Un padre comenzó a observar con preocupación cómo el corazón de su hijo se alejaba más y más de él. Usualmente, el joven de 15 años gozaba de la presencia de su padre, pero ahora parecía que tenía toda clase de excusas para mantenerse alejado de él. El padre trató varias veces de volver a edificar su relación, pero nada obraba para bien.
Cuando yo hablé con el hijo, se hizo obvio que estaba amargado contra su padre. La profundidad de su amargura me sorprendió. Resulta que años atrás, su padre le había prometido llevarlo a pasear un fin de semana, pero esto nunca se realizó. Después, al hablar también con el padre descubrí que había hecho esa promesa a medias, no de todo corazón, algo que no creyó que tenía que cumplir. Al hacer esto, violó este mandamiento de Cristo:
Mandamiento ocho: “Pero sea vuestro hablar: Sí, sí; no, no; porque lo que es más de esto, de mal procede” (Mateo 5:37).
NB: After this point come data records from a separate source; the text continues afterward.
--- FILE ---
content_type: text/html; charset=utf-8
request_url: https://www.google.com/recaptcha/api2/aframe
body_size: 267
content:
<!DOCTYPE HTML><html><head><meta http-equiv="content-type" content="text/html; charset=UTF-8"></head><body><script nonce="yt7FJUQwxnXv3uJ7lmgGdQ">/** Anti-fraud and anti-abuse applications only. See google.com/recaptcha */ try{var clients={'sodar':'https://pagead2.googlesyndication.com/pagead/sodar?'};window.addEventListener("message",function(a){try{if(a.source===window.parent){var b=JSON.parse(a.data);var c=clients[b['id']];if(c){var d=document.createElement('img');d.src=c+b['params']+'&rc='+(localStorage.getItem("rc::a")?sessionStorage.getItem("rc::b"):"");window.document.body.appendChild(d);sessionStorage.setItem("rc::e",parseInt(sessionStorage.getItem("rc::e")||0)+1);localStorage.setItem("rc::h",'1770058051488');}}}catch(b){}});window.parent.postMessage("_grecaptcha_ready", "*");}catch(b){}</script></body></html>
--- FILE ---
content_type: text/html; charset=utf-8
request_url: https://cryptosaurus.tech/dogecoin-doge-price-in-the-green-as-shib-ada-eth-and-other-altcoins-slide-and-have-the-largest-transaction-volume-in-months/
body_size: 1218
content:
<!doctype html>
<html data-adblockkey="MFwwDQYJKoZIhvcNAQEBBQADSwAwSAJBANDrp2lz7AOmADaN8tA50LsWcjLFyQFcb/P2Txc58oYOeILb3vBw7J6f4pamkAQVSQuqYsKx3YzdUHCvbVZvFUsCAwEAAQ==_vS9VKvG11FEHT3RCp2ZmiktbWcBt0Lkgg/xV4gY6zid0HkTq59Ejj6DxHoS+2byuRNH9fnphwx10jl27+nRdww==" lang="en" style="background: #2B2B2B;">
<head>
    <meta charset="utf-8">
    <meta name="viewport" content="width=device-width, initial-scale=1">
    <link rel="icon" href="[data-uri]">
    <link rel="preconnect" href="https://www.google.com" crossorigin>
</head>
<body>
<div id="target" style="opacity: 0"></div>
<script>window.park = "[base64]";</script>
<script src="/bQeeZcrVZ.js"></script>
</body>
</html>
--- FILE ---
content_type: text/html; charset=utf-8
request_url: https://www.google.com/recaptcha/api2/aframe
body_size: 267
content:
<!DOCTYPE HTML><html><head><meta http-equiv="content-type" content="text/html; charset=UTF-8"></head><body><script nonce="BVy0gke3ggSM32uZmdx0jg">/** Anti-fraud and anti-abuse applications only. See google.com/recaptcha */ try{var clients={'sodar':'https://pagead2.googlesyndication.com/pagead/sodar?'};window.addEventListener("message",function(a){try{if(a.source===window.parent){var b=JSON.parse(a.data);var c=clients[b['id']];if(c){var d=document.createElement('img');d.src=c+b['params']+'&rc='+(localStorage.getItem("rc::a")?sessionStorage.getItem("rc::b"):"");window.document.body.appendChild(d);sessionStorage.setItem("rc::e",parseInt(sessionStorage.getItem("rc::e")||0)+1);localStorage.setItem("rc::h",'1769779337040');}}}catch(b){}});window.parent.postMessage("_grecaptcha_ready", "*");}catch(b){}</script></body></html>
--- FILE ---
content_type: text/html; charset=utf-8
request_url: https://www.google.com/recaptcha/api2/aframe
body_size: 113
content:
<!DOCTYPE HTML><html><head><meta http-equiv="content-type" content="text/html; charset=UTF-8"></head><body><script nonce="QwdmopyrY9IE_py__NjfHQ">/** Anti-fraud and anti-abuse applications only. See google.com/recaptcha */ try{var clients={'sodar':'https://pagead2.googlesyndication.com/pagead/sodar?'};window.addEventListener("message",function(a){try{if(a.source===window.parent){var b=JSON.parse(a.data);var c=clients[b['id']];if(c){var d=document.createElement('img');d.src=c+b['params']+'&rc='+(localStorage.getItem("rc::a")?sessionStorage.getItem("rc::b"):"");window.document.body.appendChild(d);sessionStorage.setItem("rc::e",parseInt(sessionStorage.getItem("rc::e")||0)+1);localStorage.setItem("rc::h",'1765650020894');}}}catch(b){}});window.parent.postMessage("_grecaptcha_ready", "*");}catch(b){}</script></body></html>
La gente espera que nosotros cumplamos lo que prometemos. Los fariseos en los días de Cristo, habían desarrollado una manera astuta para librarse de los compromisos. Al hacer una promesa, ellos juraban por algo, y las intenciones y el sentido de obligación se reflejaba por la importancia de aquello por lo cual juraban (Mateo 23:16-20).
Por lo tanto, Jesús dijo: “No juréis en ninguna manera; ni por el cielo, porque es el trono de Dios; ni por la tierra, porque es el estrado de sus pies; ni por Jerusalén, porque es la ciudad del gran Rey. Ni por tu cabeza jurarás, porque no puedes hacer blanco o negro un solo cabello” (Mateo 5:34-36).
Cuando nosotros prometemos hacer algo, debemos estar absolutamente comprometidos en nuestra mente de que lo queremos hacer y podemos hacerlo. Nosotros debemos cumplir nuestras promesas aun cuando esto requiera más sacrificio de lo que inicialmente pensamos, como se describe en el salmo 15:
“Aquel…que aun jurando en daño suyo, no por eso cambia;…el que hace estas cosas, no resbalará jamás” (Salmos 15:4–5).
Una promesa “sí, sí” significa que nosotros estamos absolutamente decididos a hacerla. Y una promesa “no, no” significa que no lo vamos a hacer. Note la importancia de esto en Santiago 5:12: “Pero sobre todo, hermanos míos, no juréis, ni por el cielo, ni por la tierra, ni por ningún otro juramento; sino que vuestro sí sea sí, y vuestro no sea no, para que no caigáis en condenación”.
Tenemos un comentario importante sobre las promesas de “Sí y No” (no sinceras) en 2 Corintios 1:19-20: “Porque el Hijo de Dios, Jesucristo, que entre vosotros ha sido predicado por nosotros, por mí, Silvano y Timoteo, no ha sido Sí y No; mas ha sido Sí en él; porque todas las promesas de Dios son en él Sí, y en él Amén, por medio de nosotros, para la gloria de Dios”.
Una promesa “Sí y No” viola la misma naturaleza de Dios, nos trae condenación, y puede causar amargura a aquellos que reciben la promesa. Propongámonos desde este día en adelante, darle seriedad a lo que decimos y cumplir lo que prometemos a los demás, aun cuando esto nos requiera más sacrificio.